LIST OF TASKS:
**1.** In the El Carmen excerpt, copy the stretch from "But what made" through "Cue record scratch.", changing "margaritas" to "mojitos".
**2.** Extend the El Carmen excerpt past its final line.

DOCUMENT EXCERPT:
I got drinks with a new friend from Office Job who used to work at an LGBT center at a conservative Christian university.  We chatted about gender and sexuality, and decided we should hang out, which we did last week at El Carmen.  When I went to the bathroom for the second time, there was a pretty girl sitting on the bench opposite the bathroom door, waiting her turn, whose face lit up when she saw me, and greeted me with a warm, “Hi.”  We flirted for a while, she took her turn in the bathroom, and when she came out we flirted some more, during which she called me gorgeous twice, we hugged, and before she left I said, “Wait, so, can I get your number?”  “Yeah!  Yeah…”  So.  I totally got some girl’s number for the first time ever.  I texted her a couple days later to see if she’d gotten home alright from the bar and don’t expect to hear back.  It doesn’t really matter.  I got a girl’s number!  Woot!

But what made me do that?  Hanging out with my new friend that night, we had been chatting a lot about sexuality, so it was at the forefront of my mind (plus I had a pretty solid buzz going after 2.5 happy hour margaritas).  I told her a I was bi, and we talked about that for a while, and she said, “Have you told your family?”

Cue record scratch.

DATASET CONTENT:

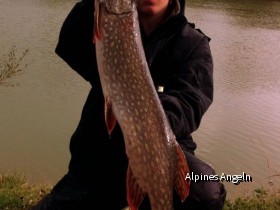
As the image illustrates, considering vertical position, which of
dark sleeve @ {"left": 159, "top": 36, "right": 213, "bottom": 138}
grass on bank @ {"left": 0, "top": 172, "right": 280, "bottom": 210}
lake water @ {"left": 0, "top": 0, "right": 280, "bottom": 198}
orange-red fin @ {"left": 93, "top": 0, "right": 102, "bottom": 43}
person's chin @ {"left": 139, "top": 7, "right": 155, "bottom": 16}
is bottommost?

EXERCISE ANSWERS:
**1.**
But what made me do that?  Hanging out with my new friend that night, we had been chatting a lot about sexuality, so it was at the forefront of my mind (plus I had a pretty solid buzz going after 2.5 happy hour mojitos).  I told her a I was bi, and we talked about that for a while, and she said, “Have you told your family?”

Cue record scratch.

**2.**
My face dropped.  “Oh.”  It never occurred to me that I might have to do that at some point, unless I brought a girl home.  I don’t feel closeted, so I never felt the need to come out.  But she asked, and it got me thinking, and now I can’t stop thinking about it.  So when I hung out with Sister a few days later, I told her about this girl I had hit on.  “She was just so cute, so I asked for her number, and she fucking gave it to me.  Ugh.  So weird.”  Sister squinted a little during the whole story, but listened patiently with a hesitant “Ok…” here and there.  Afterward she said, “Wow.  So.  [my full name].”  We both laughed.  Then her boyfriend came in and the topic shifted to my graduate school graduation party.  However.  A couple days later she IM’d me over Gchat:

hey [tigerlilytoph]!
good seeing you last night and jumping on the invitation business
i want to talk to you about a conversation we stated earlier in the evening maybe next week

ok
I’m free most evenings I think
busy tuesday
and friday

ok cool 🙂
i have [friend]’s bday dinner wednesday

Monday?
or Thursday?

how about monday

okies
ugh now I’m kinda nervous
GROSS

about what?
me wanting to talk to you?

yeaaaaaah

llol
don’t be you goose
i’m just concerned your not happy that’s all

oh?

yeah so i just wanted to share with you my thoughts and be a good big sister

thanks 🙂

nothing to feel gross about silly [tigerlily]

well ok
i’ll stop throwing up now

llol
ew

right?

you going to hear [cousin] play tonight?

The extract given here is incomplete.